- [Required action]:
Give back exactly the lines running from the line with "Consider this experimental" to the end of the entries, and only those lines.
(Dataset content)
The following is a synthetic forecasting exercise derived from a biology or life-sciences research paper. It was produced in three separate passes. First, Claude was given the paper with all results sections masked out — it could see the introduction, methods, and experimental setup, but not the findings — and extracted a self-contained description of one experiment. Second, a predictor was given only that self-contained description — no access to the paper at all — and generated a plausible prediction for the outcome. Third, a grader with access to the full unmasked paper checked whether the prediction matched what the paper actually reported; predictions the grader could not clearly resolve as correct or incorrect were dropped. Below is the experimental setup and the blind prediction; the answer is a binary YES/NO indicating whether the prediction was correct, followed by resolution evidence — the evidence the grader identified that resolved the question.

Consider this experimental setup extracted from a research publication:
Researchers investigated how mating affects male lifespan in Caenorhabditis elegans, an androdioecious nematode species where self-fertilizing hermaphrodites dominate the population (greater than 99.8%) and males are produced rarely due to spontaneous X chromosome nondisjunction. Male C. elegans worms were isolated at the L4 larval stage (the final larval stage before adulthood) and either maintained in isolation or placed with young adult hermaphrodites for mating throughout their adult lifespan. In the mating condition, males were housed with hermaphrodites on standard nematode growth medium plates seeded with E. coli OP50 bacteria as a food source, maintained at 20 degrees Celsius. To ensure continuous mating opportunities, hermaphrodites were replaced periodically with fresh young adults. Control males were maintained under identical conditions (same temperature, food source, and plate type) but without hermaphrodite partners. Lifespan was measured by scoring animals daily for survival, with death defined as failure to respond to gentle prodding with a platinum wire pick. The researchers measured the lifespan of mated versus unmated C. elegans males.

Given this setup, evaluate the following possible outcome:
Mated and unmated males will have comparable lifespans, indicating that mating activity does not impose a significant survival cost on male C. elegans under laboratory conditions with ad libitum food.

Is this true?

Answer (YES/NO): NO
(End Dataset content)
- [Written answer]:
Consider this experimental setup extracted from a research publication:
Researchers investigated how mating affects male lifespan in Caenorhabditis elegans, an androdioecious nematode species where self-fertilizing hermaphrodites dominate the population (greater than 99.8%) and males are produced rarely due to spontaneous X chromosome nondisjunction. Male C. elegans worms were isolated at the L4 larval stage (the final larval stage before adulthood) and either maintained in isolation or placed with young adult hermaphrodites for mating throughout their adult lifespan. In the mating condition, males were housed with hermaphrodites on standard nematode growth medium plates seeded with E. coli OP50 bacteria as a food source, maintained at 20 degrees Celsius. To ensure continuous mating opportunities, hermaphrodites were replaced periodically with fresh young adults. Control males were maintained under identical conditions (same temperature, food source, and plate type) but without hermaphrodite partners. Lifespan was measured by scoring animals daily for survival, with death defined as failure to respond to gentle prodding with a platinum wire pick. The researchers measured the lifespan of mated versus unmated C. elegans males.

Given this setup, evaluate the following possible outcome:
Mated and unmated males will have comparable lifespans, indicating that mating activity does not impose a significant survival cost on male C. elegans under laboratory conditions with ad libitum food.

Is this true?

Answer (YES/NO): NO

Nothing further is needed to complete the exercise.